**What is required:** Format the lines of the data below as a JSON list of strings, one string per line, starting at the line containing "Give an ordering of" and ending at the line containing "Answer: white ice chunk at bbox 28:182:51:194", with both of those lines included. Leave out any blank lines.

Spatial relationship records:
================================
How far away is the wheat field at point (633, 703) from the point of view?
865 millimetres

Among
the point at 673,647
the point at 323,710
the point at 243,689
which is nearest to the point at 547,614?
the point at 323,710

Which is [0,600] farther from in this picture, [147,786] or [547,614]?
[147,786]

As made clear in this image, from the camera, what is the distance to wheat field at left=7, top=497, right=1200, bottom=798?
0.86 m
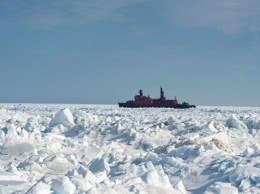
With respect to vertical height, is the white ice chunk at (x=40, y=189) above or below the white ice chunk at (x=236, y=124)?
below

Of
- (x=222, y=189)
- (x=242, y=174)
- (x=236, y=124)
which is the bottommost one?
(x=222, y=189)

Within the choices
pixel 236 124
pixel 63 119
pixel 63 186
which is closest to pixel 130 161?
pixel 63 186

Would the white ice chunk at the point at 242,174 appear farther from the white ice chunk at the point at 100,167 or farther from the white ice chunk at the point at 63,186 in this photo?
the white ice chunk at the point at 63,186

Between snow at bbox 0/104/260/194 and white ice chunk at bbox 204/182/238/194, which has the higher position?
snow at bbox 0/104/260/194

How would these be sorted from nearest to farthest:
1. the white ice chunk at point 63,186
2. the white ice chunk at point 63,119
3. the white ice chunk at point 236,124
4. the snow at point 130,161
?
the white ice chunk at point 63,186, the snow at point 130,161, the white ice chunk at point 236,124, the white ice chunk at point 63,119

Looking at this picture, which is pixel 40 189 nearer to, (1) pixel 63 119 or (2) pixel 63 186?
(2) pixel 63 186

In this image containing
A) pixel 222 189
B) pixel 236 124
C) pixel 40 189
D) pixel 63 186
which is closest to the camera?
pixel 40 189

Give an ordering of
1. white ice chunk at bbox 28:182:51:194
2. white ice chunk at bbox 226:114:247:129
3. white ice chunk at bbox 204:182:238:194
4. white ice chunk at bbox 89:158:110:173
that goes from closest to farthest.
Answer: white ice chunk at bbox 28:182:51:194
white ice chunk at bbox 204:182:238:194
white ice chunk at bbox 89:158:110:173
white ice chunk at bbox 226:114:247:129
================================
**Written reply:**
[
  "Give an ordering of",
  "1. white ice chunk at bbox 28:182:51:194",
  "2. white ice chunk at bbox 226:114:247:129",
  "3. white ice chunk at bbox 204:182:238:194",
  "4. white ice chunk at bbox 89:158:110:173",
  "that goes from closest to farthest.",
  "Answer: white ice chunk at bbox 28:182:51:194"
]